Yes, we all know that a $ is worth more to someone who only has a $ than to someone who has $100. The rich world poor do have $100 already. And most of the rich world poor do have $100 a day already - that’s $36,000 a year and yes, including rent, the NHS, free education for the kiddies and so on then they do. So, those rich world benefits recipients are exactly the people who should have money taken off them to provide those benefits for the global poor.
That is, a system of global benefits would mean benefits would be at global levels. Massively, hugely, below current rich world benefit levels. Which is great, obviously.
People have been misunderstanding Piketty. He’s been muttering about how we’re going to return to 19th, even 18th, century levels of inequality. What none of us realised is that he intends to aid us in getting there - in this example, making servants affordable again.
For if there’s to be a global welfare state then welfare benefits are going to be set by the living costs, living standards, of Addis Ababa. Which is absolutely fabulous - going to make servants in Aldershot entirely affordable, isn’t it?

Living in a European capital (800.000) with 50% immigrants and 70.000 students (30% foreign) i'd call this piece theoretical bs. There isn't a European nation where muslim immigrants haven't built parallel societies, holding profoundly unwestern and illiberal povs on democracy and church & state.
Add to immigration the import of US critical theory, woke and DEI ideas which have been adopted by almost the entire msm, punditry and politics: centrists (Christian democrats (what's left of them), classical / modern liberals), social democrats (what's left of them) and the green left. And add emerging political parties based on ethnicity, voting ethnic...(the whole 2nd chamber votes for a Turkey-critical motion while the ethnic Turks are the sole 'against' voters).

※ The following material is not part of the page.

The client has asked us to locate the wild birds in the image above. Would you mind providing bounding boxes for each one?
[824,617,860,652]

So let's trump St Milt (pun intended) and Sandel, Piketty AND obviously Worstall and their sterile abstractions which say nothing about civic life, society, nationhood and all the other vulgarities that stand in the way of the 'optimal' economy (these gentlemen - like all leftists - simply don't HAVE to reflect because they're not touched by the consequences of their positions) with Hayek:
'Intellectuals, according to Hayek, are drawn to utopian visions. First and foremost among those visions is the creation of a new social order, specifically one designed by “experts.” They also have the hubris to anoint themselves as the experts to design this new order. Hayek wrote:
The intellectual, by his whole disposition, is uninterested in technical details or practical difficulties. What appeal to him are broad visions, the spacious comprehension of the social order as a whole which a planned system promises'.
Boing...
I think the flaw in this argument is the assumption that migrants' incomes will not rise after immigration, and they will remain poor (and therefore net welfare recipients) upon moving to the west.
In fact, the vast majority of them will get jobs, just like the vast majority of western-born people do. Yes, their education levels are on average lower, which may push their wage levels down relative to natives; but they also have an age profile much more skewed towards young adulthood, which pushes those average earnings back up again. (People don't migrate here to get a pension!)